EXERCISE AIM. Pick out every line of the entries that contains the string "rocky", and copy each one. Case counts.

Spatial question entries:
★ ★ ★ ★ ★ ★ ★

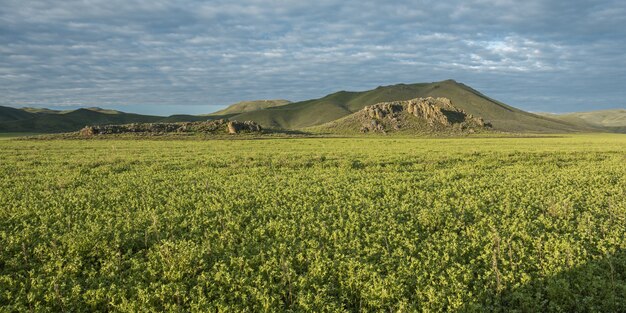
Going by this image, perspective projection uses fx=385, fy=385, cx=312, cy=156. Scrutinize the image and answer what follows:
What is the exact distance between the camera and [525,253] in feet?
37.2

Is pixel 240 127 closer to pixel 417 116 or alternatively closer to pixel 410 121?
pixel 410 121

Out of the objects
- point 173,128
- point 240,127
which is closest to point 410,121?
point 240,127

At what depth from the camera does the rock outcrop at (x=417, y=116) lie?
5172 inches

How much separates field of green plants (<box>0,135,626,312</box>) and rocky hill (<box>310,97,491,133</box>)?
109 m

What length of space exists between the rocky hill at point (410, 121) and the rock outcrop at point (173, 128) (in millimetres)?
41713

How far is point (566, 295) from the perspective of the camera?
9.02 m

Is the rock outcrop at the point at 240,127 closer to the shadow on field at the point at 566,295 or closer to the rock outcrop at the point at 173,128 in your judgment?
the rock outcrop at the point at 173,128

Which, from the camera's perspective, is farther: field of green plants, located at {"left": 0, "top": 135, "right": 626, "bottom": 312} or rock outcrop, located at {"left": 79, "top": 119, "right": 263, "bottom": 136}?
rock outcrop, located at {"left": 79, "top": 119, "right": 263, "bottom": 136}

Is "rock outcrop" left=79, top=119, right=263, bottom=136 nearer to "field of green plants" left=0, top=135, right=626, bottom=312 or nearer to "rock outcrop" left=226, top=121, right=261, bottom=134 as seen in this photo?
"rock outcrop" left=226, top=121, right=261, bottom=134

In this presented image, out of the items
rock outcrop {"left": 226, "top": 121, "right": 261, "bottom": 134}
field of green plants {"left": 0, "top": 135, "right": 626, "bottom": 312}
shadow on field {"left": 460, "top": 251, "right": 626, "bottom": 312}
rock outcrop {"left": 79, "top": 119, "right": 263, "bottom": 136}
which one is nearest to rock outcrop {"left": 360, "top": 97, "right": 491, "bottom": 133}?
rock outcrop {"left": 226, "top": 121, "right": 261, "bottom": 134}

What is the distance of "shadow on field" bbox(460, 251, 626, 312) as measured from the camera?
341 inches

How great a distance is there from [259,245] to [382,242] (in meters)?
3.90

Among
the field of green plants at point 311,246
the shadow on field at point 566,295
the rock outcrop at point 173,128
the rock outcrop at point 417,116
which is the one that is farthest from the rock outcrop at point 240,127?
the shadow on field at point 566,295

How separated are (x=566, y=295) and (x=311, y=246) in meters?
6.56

★ ★ ★ ★ ★ ★ ★

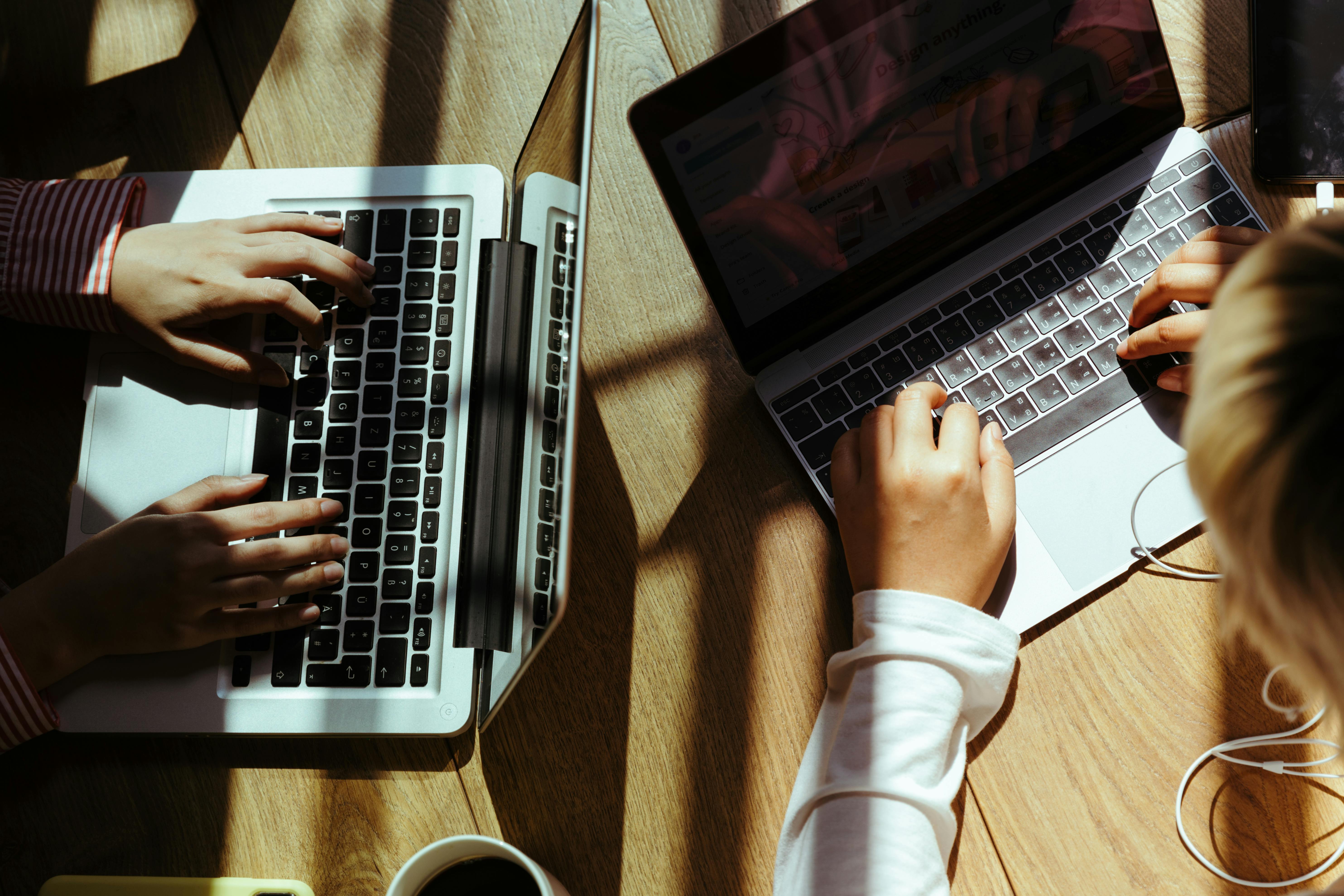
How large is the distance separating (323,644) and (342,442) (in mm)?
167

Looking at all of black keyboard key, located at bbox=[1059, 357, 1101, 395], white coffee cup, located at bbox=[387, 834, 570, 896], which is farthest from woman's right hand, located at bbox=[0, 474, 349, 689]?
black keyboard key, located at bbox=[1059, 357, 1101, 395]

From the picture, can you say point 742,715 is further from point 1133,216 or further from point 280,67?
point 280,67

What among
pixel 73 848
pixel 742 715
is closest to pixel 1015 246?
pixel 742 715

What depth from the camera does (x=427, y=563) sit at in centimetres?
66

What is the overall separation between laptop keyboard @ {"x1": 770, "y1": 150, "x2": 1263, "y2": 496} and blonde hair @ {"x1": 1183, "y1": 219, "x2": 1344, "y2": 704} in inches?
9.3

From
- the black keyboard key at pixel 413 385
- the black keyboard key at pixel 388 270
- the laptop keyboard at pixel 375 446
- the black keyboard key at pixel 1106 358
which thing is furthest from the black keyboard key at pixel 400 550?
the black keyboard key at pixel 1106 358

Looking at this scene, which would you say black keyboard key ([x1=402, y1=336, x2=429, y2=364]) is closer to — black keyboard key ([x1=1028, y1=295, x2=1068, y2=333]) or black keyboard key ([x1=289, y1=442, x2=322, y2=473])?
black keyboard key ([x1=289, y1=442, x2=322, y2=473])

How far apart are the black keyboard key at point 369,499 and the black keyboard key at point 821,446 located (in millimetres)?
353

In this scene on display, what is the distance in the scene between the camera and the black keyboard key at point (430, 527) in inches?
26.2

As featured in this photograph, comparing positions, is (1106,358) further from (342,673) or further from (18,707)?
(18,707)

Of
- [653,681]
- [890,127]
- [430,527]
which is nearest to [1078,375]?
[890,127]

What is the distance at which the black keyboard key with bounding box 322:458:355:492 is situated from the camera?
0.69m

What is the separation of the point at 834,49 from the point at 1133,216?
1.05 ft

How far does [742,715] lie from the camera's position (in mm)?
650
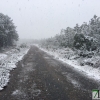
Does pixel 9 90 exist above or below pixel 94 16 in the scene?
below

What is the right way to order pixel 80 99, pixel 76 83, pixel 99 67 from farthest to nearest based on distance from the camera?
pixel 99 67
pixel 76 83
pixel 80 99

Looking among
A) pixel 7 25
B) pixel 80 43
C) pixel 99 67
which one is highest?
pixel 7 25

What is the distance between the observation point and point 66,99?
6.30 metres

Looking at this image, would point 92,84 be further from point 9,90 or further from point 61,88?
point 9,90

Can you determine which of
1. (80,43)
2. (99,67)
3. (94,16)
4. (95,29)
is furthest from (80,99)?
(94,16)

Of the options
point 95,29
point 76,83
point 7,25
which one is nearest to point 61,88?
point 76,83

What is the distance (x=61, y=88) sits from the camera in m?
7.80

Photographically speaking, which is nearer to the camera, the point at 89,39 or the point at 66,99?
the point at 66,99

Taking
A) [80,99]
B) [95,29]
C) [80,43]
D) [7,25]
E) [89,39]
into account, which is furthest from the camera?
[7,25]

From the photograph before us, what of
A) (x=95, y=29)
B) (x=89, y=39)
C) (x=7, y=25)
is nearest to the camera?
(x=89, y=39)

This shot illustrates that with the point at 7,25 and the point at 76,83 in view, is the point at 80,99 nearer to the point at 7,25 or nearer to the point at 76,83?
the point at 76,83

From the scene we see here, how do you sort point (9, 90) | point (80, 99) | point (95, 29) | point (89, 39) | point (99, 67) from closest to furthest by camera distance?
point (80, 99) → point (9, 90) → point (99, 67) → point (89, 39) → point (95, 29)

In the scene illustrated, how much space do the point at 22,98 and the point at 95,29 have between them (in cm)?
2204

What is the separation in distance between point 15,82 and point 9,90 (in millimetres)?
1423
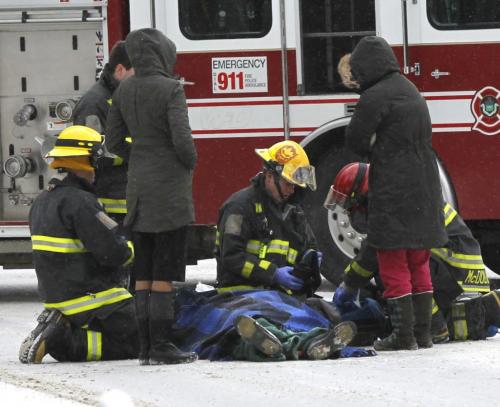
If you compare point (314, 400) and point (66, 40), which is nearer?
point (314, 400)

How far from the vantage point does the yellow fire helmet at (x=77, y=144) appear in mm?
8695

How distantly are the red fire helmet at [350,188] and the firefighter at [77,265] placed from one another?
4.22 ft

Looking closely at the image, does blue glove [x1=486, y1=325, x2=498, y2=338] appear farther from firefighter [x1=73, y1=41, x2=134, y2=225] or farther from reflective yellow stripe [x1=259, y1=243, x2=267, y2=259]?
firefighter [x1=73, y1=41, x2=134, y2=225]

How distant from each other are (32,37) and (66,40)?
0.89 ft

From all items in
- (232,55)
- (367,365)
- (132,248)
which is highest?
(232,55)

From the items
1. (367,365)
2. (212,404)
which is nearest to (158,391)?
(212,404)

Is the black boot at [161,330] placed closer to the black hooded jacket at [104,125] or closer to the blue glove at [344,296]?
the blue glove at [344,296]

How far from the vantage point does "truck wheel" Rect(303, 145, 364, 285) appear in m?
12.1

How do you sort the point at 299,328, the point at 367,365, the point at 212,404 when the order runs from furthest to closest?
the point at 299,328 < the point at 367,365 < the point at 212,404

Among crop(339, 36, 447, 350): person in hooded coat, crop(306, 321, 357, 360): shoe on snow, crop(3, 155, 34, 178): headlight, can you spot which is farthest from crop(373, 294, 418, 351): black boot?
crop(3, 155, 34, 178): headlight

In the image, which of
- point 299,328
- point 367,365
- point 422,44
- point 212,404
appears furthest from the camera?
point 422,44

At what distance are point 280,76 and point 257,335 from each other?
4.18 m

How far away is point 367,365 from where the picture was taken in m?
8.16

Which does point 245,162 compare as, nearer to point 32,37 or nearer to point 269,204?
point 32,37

★ ★ ★ ★ ★ ★ ★

WRITTEN RESPONSE.
How much separates field of green plants (<box>0,135,626,312</box>) and rocky hill (<box>310,97,491,133</box>)?
What length of space exists between the rocky hill at point (410, 121) and the rock outcrop at point (173, 128) (in millimetres)?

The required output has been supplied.